- _Exercise prompt_:
Would you retype exactly the lines below, starting with the one that has "Samartha Bharat Parva" and going on through the one that has "دانلود PDF کتاب سگ زرد عبدالله توکل 📕-1", with no pictures and nothing else?

- _Data records_:
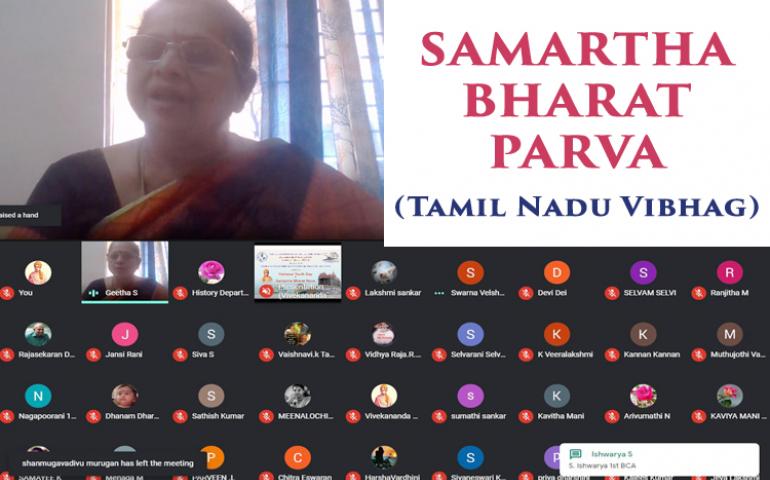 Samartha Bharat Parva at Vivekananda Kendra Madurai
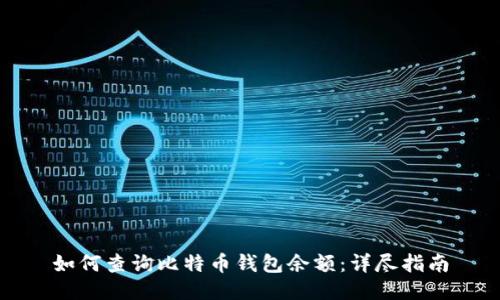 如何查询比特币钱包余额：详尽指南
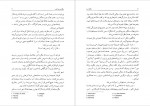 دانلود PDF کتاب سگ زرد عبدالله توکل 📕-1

--

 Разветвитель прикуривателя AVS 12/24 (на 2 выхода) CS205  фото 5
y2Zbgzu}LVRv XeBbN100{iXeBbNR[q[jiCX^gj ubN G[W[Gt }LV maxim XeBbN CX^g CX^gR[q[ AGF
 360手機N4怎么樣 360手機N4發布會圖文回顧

...

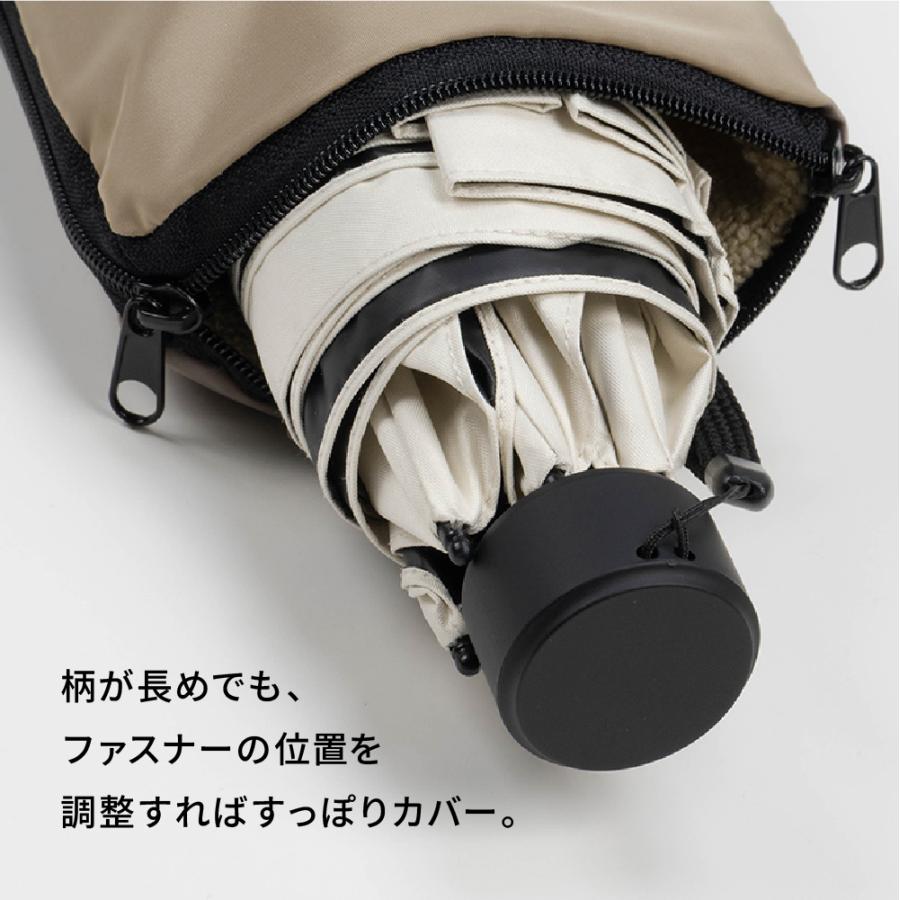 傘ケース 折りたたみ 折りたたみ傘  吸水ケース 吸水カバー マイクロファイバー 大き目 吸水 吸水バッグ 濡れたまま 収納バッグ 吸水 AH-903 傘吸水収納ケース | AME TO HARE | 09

- _Written response_:
 Samartha Bharat Parva at Vivekananda Kendra Madurai
 如何查询比特币钱包余额：详尽指南
 دانلود PDF کتاب سگ زرد عبدالله توکل 📕-1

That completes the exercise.